Replace each letter by a digit. The same digit must represent each
letter, and no beginning letter of a word can be zero. No two letters can
be the same number. Find the digits represented by the letters 'O',
'N', 'E', 'T'.
O N E
O N E
O N E
O N E
=====
T E N

I have tried this, but I can't seem to crack it. It doesn't make sense to me. Can anyone help with this?
 A: A slightly different method:  EN has to be a multiple of 4 and EN+NE is a multiple of 5 (last two digits match 5×NE), therefore E+N is a multiple of 5.  For any choice of E we can pick N forcing the sum to be a multiple of 5 and N to be even, leaving only one possible N for each E.  The only such candidates for EN that are also multiples of 4:  00, 28, 32, 64, 96.  Of these only EN=00 and EN=28 are consistent with NE×4 ending with EN.  Then 00 violates the usual rule that different letters represent different digits and is just plain inelegant (100+...+100=400?  Come on!).  So E=2 and N=8.  We then can't begin ONE with 0 (convention) or greater than 1 (ONE<1000/4=250), so 182+...+182=728 is all there is.
A: If we assume $E$ and $N$ represent different digits, we need $E\ne0$.
$$400O+40N+4E=100T+10E+N$$
Therefore
$$
400O+39N=100T+6E
$$
If we reduce modulo $100$, we see that $39N\equiv 6E\pmod{100}$, so $13N\equiv 2E\pmod{100}$. Since the inverse of $13$ modulo $100$ is $77$, we have $N\equiv77\cdot2E\equiv54E\pmod{100}$.
Compute $54x$ modulo $100$ for $1\le x\le9$ to see when the remainder is between $0$ and $9$.
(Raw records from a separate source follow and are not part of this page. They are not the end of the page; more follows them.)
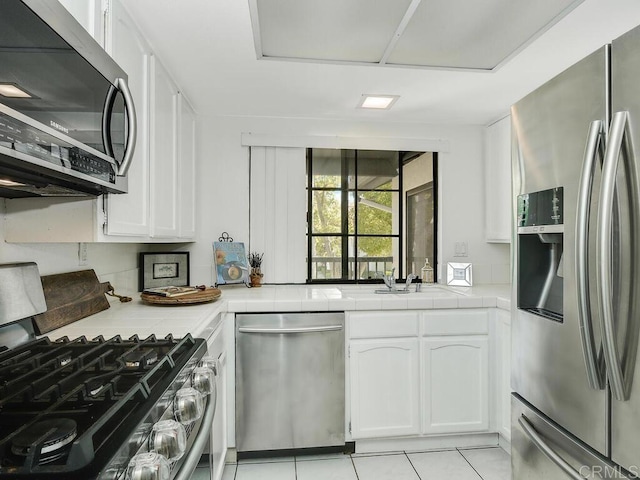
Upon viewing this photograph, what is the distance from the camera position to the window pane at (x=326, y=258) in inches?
115

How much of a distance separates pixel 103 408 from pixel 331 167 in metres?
2.48

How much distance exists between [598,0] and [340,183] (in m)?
1.86

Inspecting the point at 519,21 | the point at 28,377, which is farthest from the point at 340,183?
the point at 28,377

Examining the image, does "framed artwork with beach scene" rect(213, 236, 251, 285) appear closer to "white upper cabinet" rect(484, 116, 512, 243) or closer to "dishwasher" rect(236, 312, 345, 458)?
"dishwasher" rect(236, 312, 345, 458)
 It's only possible for $x=2$. Thus $E=2$ and $N=8$. Then $400O+312=100T+12$, $O=1$ and $T=7$.

A: 'ONE' represents the number $100 \times O + 10 \times N + E$, just as $781$ represents $7 \times 100 + 8 \times 10 + 1$. This is what the decimal position
system is. 
So 'ONE' added 4 times to itself is just $400 \times O + 40 \times N + 4E$ and this should represent the same number as 'TEN' = $100 \times T + 10\times E + N$.
This means 'N' is a the final digit of a multiple of $4$, so $2,4,6,8,0$ are the options for 'N'. For more hints, see the comments.